## Texte à étudier
■ ■ ■ ■ ■
Milei se réfère beaucoup à des figures européennes. Rappelons que l’Argentine était une très grande puissance, mais aussi le plus européen des pays d’Amérique latine. On peut donc imaginer que ce qui s’y passe peut nous arriver en Europe. Quand Milei invoque Giorgia Meloni, Viktor Orbán ou une droite fascisante européenne, il y a quelque chose qui travaille sur le traumatisme politique qu’ont créé la pandémie et ses confinements.

Philippe Meyer :
L’Argentine a effectivement été très « européenne » pendant longtemps, mais cette influence s’est presque réduite à néant depuis les années 1970. Le retour de Peròn, avec son candidat « homme de paille », sa mort, sa veuve Isabelita, ersatz d’Evita, et l’homme qui tirait ses ficelles, José López Rega, et derrière, l’armée, en embuscade. Tout cela était totalement éloigné des mœurs européennes : la brutalité, la violence … Je me souviens de la « gauche péroniste » (si tant est qu’un tel concept veuille dire quelque chose) se faire massacrer par l’autre faction péroniste, je le souviens des Uruguayens assassinés, c’était absolument épouvantable. Le « vernis » européen paraissait bien mince pendant toutes ces années, jusqu’à la fin de la dictature, dont il faut rappeler qu’elle est malheureusement due à Margaret Thatcher, et non à une opposition à l’intérieur du pays. Le rapport de l’Argentine à une démocratie apaisée n’a cessé de se dégrader et de s’affaiblir depuis 50 ans. Le « punk brutal » Milei a donc réellement ses chances, et on peut craindre que même si c’est son adversaire qui l’emporte, il sera le même jouet des habituelles rivalités au sein du péronisme. Quelle que soit l’issue de l’élection, on n’est en tous cas pas près de sortir du populisme en Argentine.

L’EUROPE ET LA SÉCURITÉ

Introduction

Philippe Meyer :
Deux citoyens suédois ont été tués et un autre grièvement blessé à Bruxelles, le 16 octobre, par un homme qui s’est présenté ensuite, dans une vidéo diffusée sur les réseaux sociaux, comme un membre de l’organisation Etat Islamique. L’auteur des faits, Abdesalem Lassoued, un Tunisien de 45 ans sans papiers, a été tué par la police. Le royaume, qui a connu deux attentats meurtriers faisant trente-cinq morts en 2016, compterait aujourd’hui quelque 600 « fichés S » dont la surveillance serait difficilement assurée. L’auteur de l’attentat ne figurait toutefois pas sur les listes de l’Office central d’analyse de la menace, a assuré le ministre de la Justice qui a démissionné. La Sûreté de l’Etat – le service de renseignement intérieur – a appelé récemment à un renforcement de ses moyens dans la lutte contre le terrorisme.
■ ■ ■ ■ ■
## Consigne
Recopiez le passage du texte à étudier qui commence à « Introduction » et se termine à « contre le terrorisme. », en remplaçant « Bruxelles » par « Liège ».

## Données sources
■ ■ ■ ■ ■
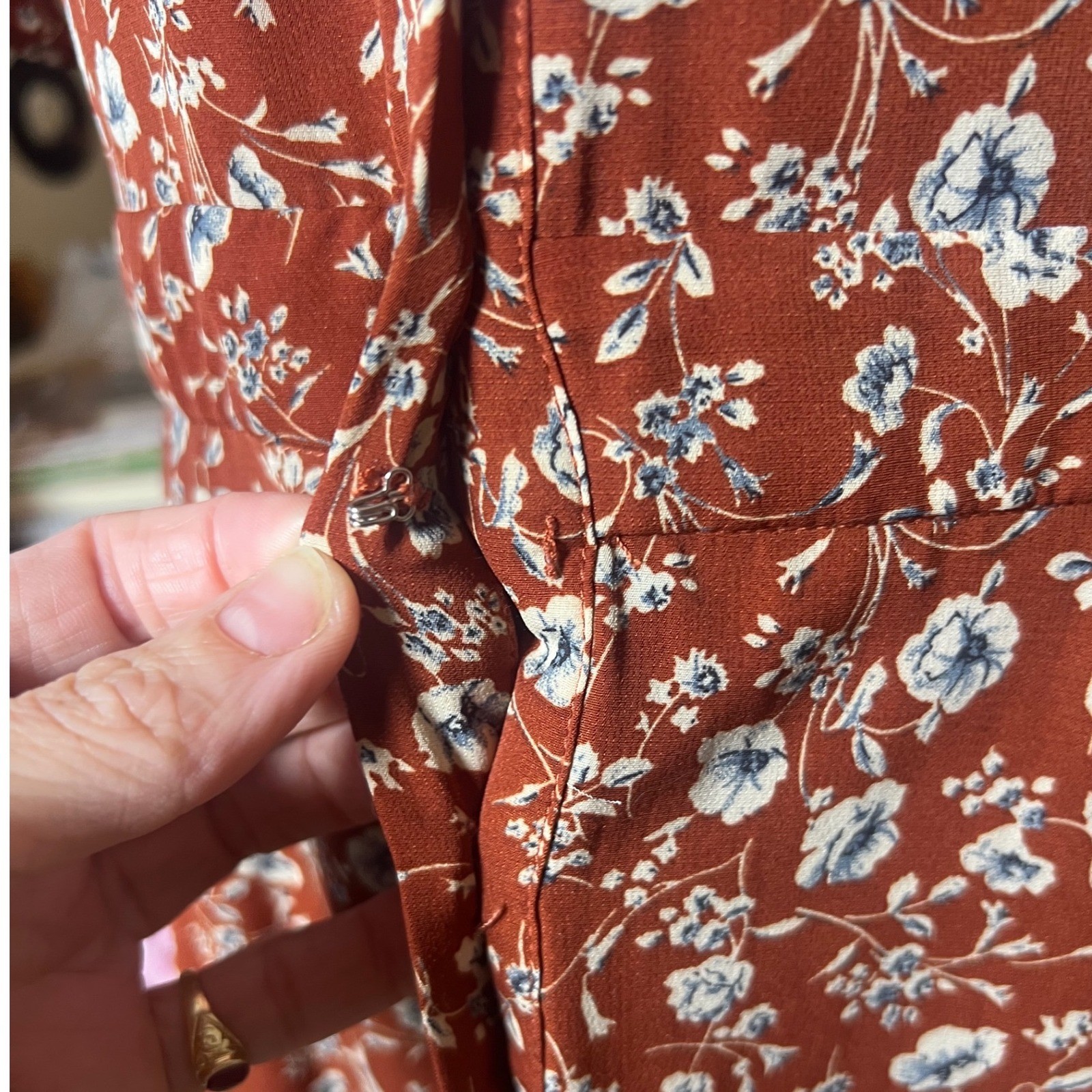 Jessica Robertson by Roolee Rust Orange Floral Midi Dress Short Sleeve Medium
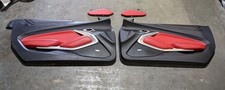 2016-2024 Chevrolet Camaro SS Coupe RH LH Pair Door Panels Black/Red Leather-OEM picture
■ ■ ■ ■ ■
## Corrigé rédigé
Introduction

Philippe Meyer :
Deux citoyens suédois ont été tués et un autre grièvement blessé à Liège, le 16 octobre, par un homme qui s’est présenté ensuite, dans une vidéo diffusée sur les réseaux sociaux, comme un membre de l’organisation Etat Islamique. L’auteur des faits, Abdesalem Lassoued, un Tunisien de 45 ans sans papiers, a été tué par la police. Le royaume, qui a connu deux attentats meurtriers faisant trente-cinq morts en 2016, compterait aujourd’hui quelque 600 « fichés S » dont la surveillance serait difficilement assurée. L’auteur de l’attentat ne figurait toutefois pas sur les listes de l’Office central d’analyse de la menace, a assuré le ministre de la Justice qui a démissionné. La Sûreté de l’Etat – le service de renseignement intérieur – a appelé récemment à un renforcement de ses moyens dans la lutte contre le terrorisme.